The Court may announce this morning whether it has granted review (and if so, on what grounds) in any of the five cases on last week’s Conference involving challenges to the Affordable Care Act.  MSNBC, the New York Times, McClatchy, the Huffington Post, and the Los Angeles Times all have coverage of the ACA’s path to the Court and the constitutional issues at stake.  (Our recent SCOTUSblog symposium on the law’s constitutionality can be found here; Lyle Denniston posted a thorough analysis of the cases and issues on this blog last week.)  At Bloomberg Businessweek, Noah Feldman argues that Justice Kennedy may rely on the Anti-Injunction Act to avoid deciding whether to strike down the ACA before next year’s presidential election.  The editorial board of the New York Times discusses last week’s decision by the D.C. Circuit rejecting a constitutional challenge to the Act; the board emphasizes that “prominent Republican judges have agreed with the Obama administration that a core element of the health reform law is constitutional” and urges the Court to “affirm these judgments.”  Bruce Brown echoes this sentiment in The New Republic, arguing that the D.C. Circuit’s decision is “deeply significant and a genuine surprise to court watchers—and an extreme disappointment to those opposing the law—because it provides the most authoritative, truly conservative defense of the Act thus far, a defense that should buttress the legal position of the Obama administration before the Supreme Court next year.”  Finally, Robert Barnes of the Washington Post notes “unmistakable comparisons to the court’s action on the Social Security Act of 1935” (which the Court upheld in a pair of cases in 1937).

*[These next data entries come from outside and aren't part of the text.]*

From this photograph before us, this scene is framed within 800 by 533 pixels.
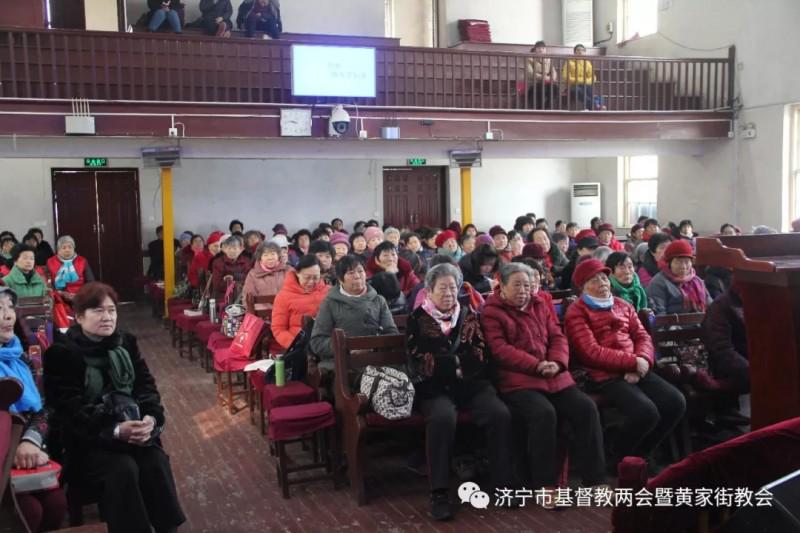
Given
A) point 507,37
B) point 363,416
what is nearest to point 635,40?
point 507,37

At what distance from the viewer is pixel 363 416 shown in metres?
3.99

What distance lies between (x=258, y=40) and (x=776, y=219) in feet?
26.2

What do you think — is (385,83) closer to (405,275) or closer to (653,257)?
(405,275)

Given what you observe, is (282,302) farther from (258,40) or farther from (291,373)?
(258,40)

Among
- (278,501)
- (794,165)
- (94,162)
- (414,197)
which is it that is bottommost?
(278,501)

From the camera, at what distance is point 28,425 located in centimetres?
313

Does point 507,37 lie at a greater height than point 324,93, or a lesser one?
greater

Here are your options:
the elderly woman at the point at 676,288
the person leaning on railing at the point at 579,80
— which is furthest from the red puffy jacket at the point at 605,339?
the person leaning on railing at the point at 579,80

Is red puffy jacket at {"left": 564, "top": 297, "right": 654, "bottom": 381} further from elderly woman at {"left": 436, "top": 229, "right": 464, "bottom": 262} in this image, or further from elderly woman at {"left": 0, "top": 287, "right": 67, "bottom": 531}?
elderly woman at {"left": 436, "top": 229, "right": 464, "bottom": 262}

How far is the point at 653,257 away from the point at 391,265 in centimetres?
227

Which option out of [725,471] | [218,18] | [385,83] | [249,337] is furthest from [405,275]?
[218,18]

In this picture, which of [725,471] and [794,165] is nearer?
[725,471]

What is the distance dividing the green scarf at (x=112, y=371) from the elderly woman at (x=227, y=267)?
4.13 metres

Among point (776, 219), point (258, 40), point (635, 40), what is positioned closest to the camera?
point (258, 40)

Commentary on the privacy and law enforcement interests at stake in United v. Jones, the warrantless GPS tracking case, continued through the weekend.  (Lyle previewed Jones for this blog, Orin discussed the case here and here, and Amanda covered it in her academic round-up).  Greg Stohr of Bloomberg Businessweek has coverage of the case, while Greg Dihlmann-Malzer at Just Enrichment, L. Gordon Crovitz at the Wall Street Journal Online, the Los Angeles Times editorial board, Jonathan Turley at Post Politics, Alex McLesse at the Harvard Political Review, Brandon Gee of the Tennesseean, Cindy Swirko of the Gainesville Sun, the (Minneapolis-St. Paul) StarTribune editorial board, Rob Pegoraro of Discovery News, the Augusta Chronicle editorial board, US Politics Today, and David Cole at the Washington Post all weighed in.

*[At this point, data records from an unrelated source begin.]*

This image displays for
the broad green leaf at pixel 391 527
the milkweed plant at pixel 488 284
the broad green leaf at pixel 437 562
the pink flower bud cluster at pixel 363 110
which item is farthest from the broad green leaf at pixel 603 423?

Last Friday, Stephen Wermiel discussed the constitutional issues in Miller v. Alabama and Jackson v. Arkansas, in which cert. was granted last week.  In those cases, the Court will consider whether the Eighth Amendment prohibits sentences of life without parole for juveniles convicted of murder.  At Ipsa Loquitur, Scott Hechinger “contextualize[s] these two grants of certiorari within the Court’s shifting Eighth Amendment jurisprudence and the broader debate over the harshest forms of juvenile sentencing.”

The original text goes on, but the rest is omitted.